Roughy is so delicate that I would be afraid it would fall apart before I got it out of the smoker.  It's also such a delicate flavor, I'd be concerned that smoke would be all you'd taste.

Let us know what happens.

Tim


----------



## squeezy (Feb 23, 2007)

I do salmon steaks on my Brinkman for 1 to 1 1/2 hours using apple or mesquite. Orange Roughy is dense similar to salmon, so I expect would be similar. I haven't had any since I read that O R is on the endangered species list. Love to know how it comes out for you.

Squeezy 8)


----------



## lovetosmoke (Feb 25, 2007)

Well I smoked the orange roughy yesterday.  It turned out pretty good, I used Dutch's Maple Glaze.  The only thing I had a problem with was that it fell apart.  But it still tasted good.  My camera is busted otherwise I would have taken a picture to show everyone.  My wife and I  will be getting a new camera pretty soon so that I can post pictures.


----------



## squeezy (Feb 25, 2007)

I sometimes use a piece of foil pierced with small holes between the grill and the fish, then slide it onto a serving plate so as to not break up the fish too much.

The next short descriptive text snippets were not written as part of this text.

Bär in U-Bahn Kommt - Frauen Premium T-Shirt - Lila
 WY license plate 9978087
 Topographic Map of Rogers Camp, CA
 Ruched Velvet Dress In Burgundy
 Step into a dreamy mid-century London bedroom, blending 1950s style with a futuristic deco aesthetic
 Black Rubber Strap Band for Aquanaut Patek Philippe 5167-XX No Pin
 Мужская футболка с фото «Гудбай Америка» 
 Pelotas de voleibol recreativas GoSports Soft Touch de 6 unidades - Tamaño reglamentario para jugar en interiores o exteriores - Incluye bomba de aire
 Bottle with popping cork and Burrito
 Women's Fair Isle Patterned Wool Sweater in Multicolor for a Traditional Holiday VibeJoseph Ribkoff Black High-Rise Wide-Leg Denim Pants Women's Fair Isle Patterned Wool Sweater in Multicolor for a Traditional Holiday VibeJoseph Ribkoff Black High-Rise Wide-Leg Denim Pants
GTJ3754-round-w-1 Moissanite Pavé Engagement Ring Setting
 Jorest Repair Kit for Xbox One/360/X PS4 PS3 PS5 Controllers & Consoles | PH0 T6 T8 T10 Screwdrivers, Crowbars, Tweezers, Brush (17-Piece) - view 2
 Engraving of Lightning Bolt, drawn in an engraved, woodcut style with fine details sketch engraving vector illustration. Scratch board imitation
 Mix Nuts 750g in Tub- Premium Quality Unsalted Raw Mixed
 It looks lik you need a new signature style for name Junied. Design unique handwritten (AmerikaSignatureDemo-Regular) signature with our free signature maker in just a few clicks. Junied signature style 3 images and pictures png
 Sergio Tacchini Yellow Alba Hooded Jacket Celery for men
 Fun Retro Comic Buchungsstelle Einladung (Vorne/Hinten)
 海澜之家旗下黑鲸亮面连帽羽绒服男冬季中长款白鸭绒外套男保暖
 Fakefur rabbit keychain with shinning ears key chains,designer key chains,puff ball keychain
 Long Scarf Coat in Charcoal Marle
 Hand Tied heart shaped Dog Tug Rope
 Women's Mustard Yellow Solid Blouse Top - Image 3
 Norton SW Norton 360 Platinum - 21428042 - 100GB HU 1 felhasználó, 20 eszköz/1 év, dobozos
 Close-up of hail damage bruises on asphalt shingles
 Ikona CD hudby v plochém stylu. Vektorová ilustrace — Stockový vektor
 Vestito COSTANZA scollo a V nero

I'll bet it was moist and tender ... yes?

Squeezy


----------



## lovetosmoke (Feb 25, 2007)

Very moist and tender.  I will have to try it with foil next time.


----------



## vulcan75001 (Feb 26, 2007)

Sounds like an interesting fish to try.... a little change from the salmon...
In Wally World..in the BBQ isle...  they have "grill savers" either round or rectangle...they are an aluminum mesh that works very well for small items and for the delicate as well...use them frequently...also work well for fatties...they keep the sausage from sinking into the smoker racks...lets ya turn them easy at half time..


----------



## squeezy (Feb 26, 2007)

What is Dutch's maple glaze recipe?

Squeezy


----------



## jmastera (Feb 26, 2007)

Last time I had Roughy, 2 weekes ago, I didn't smoke it but pan fried it.  I put a little homeade bbq sauce on it and sprinkled with the spice rub I made.  It comes out really good.


----------



## smokyokie (Feb 26, 2007)

http://www.smokingmeatforums.com/for...7s+maple+glaze


----------



## tonto1117 (Feb 26, 2007)

Thanks lovetosmoke, I'll have to give it a try. What kind of wood did you go with and for how long?


----------



## smokyokie (Feb 27, 2007)

I was afraid thar might happen.


----------